According to officials, the EU team consisting of Gianluca Fiore, Giulio Gallo, John Mc Evoy and Stefano Sotgia will begin their India visit on October 17. In the first phase, the EU experts will check fishing farms, seafood testing laboratories, feed mills and seafood processing plants at Kochi, Nellore and Chennai.
The EU team then will visit a number of honey-making plants in Delhi and Punjab. The EU experts' visit follows rejection of a number of Indian seafood consignments by various European nations in the last one year.
The European exporters say that the Indian seafood contain antibiotic residues and traces of heavy metal, especially in fish and fish products. "So the EU team is coming here to check the residue and hazard analysis at our food processing plants," a senior official of the Ministry of Food Processing told rediff.com.
Following the EU nations' rejection of Indian seafood consignments, a few months back the Indian government had sent a three-member team to Europe to sort out the food safety issues.
European nations have come out with new regulations that state any container of seafood found testing positive for chloramphenicol, the banned drug residue, would be destroyed completely. With each container of seafood valued at around Rs 1 crore (Rs 10 million), this move has badly affected Indian seafood exports to the EU.
Detection of the antibiotic chloramphenicol in seafood products exported to the EU and America is the biggest problem that Indian exporters face these days. It has led to the outright ban and detention of shrimp imports in European countries and the US.
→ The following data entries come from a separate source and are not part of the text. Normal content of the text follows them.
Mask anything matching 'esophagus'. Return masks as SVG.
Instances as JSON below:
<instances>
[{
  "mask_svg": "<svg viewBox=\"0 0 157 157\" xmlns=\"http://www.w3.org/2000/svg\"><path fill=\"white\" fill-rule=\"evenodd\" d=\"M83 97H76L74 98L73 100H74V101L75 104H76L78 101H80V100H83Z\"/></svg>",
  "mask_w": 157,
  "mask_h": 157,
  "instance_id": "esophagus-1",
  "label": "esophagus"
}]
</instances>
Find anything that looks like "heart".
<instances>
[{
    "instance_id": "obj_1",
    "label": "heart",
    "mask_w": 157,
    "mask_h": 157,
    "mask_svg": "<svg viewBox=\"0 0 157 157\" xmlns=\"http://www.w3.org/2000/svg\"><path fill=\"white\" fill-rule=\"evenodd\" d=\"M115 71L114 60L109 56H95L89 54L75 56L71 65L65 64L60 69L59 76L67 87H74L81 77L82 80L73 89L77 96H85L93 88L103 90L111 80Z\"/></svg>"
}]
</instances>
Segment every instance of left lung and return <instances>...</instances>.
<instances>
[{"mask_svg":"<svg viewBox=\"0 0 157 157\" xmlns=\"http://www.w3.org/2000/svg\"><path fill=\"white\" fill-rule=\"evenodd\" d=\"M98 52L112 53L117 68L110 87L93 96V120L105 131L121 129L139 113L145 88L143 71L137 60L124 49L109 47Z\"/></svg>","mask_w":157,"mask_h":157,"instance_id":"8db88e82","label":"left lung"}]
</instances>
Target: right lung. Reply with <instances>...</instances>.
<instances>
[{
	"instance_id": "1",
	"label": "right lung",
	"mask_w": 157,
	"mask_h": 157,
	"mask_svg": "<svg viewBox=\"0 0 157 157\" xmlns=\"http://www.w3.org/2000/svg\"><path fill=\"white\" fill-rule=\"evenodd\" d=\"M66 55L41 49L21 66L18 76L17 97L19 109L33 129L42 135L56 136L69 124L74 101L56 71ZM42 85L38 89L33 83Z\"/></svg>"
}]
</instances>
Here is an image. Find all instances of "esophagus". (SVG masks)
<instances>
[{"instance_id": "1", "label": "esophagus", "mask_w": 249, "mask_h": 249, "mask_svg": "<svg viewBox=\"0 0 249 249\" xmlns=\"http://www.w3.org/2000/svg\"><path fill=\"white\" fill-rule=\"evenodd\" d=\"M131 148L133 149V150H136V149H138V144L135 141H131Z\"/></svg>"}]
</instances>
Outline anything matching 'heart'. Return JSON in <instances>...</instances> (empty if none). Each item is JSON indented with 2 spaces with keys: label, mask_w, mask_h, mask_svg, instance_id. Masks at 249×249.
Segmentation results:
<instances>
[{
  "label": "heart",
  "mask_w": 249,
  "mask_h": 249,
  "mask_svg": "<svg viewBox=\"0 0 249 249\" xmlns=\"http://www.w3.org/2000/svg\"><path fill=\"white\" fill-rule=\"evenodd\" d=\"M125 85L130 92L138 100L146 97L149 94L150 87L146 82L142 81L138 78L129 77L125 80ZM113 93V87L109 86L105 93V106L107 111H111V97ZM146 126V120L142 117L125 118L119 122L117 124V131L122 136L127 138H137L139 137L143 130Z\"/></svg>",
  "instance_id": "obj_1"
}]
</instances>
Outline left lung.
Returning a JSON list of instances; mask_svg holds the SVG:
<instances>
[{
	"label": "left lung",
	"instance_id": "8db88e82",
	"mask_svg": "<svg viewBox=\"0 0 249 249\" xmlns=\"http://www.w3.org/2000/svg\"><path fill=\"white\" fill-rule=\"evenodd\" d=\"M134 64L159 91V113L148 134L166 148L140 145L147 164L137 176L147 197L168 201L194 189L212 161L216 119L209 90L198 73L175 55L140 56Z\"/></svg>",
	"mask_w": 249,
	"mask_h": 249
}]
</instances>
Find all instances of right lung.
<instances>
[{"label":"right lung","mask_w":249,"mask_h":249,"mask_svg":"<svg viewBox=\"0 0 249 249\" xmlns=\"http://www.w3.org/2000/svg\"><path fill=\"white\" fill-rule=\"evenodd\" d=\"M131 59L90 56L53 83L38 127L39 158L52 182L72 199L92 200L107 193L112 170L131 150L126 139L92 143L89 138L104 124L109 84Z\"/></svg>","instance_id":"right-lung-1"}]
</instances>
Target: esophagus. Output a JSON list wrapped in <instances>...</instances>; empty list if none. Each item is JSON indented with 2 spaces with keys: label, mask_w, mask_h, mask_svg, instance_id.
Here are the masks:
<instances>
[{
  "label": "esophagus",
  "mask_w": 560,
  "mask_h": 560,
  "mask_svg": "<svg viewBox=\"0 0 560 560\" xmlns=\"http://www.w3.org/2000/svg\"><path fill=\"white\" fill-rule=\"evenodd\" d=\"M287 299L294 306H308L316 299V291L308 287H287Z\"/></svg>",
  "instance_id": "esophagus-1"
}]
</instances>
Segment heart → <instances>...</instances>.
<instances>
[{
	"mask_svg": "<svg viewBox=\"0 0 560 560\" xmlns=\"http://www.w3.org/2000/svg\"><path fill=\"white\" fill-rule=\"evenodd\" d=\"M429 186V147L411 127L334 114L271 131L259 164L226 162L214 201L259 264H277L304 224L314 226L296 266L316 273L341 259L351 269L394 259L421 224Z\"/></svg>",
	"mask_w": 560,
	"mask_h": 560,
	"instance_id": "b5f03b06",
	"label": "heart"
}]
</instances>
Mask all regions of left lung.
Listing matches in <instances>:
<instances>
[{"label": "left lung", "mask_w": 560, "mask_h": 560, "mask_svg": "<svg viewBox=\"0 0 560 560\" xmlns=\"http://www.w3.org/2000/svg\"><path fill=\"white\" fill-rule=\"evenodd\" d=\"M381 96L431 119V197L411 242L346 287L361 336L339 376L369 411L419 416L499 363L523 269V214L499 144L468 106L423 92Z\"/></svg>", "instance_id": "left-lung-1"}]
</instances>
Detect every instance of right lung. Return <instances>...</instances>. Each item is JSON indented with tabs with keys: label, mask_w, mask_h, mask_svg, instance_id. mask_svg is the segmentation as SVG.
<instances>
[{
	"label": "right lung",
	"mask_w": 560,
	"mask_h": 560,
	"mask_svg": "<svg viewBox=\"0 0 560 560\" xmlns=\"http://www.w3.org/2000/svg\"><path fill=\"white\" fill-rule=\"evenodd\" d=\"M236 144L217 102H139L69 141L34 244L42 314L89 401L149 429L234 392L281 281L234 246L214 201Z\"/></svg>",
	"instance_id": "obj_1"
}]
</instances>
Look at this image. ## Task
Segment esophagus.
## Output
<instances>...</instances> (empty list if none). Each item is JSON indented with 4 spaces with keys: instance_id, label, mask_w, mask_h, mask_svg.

In this context, Seafood Association of India president Abraham Tharakan said that the EU team's visit to India is significant because it would be an occasion for them to get a first hand knowledge of the various quality control measures that the Indian seafood exporters take.
Tharakan said that it is not the EU nations alone that are increasingly scanning the food varieties sent from India. "In fact, the biggest threat to Indian seafood has come from the United States. The US is now seeking anti-dumping probe against shrimp imports from 16 countries including India and China," Tharakan pointed out.
A few months back, an eight-state alliance in the US called the Southern Shrimp Alliance led by Louisiana demanded punitive anti-dumping duty ranging from 40 per cent to 200 per cent on shrimp imports from India and others. The alliance alleged that export of shrimp from these countries have been well below 'fair value' causing 'injury' to the US industry.
Tharakan said the Indian exporters have already requested the Vajpayee government to counter the SSA move. "Because we feel that the allegations of dumping by the US are baseless. We export only quality products," Thakaran added.
India's marine export industry is a huge Rs 6,790-crore (Rs 67.9 billion) business. Exporters like Tharakan fear that tougher rules from the US and European nations will considerably affect the Indian marine food industry in the months to come.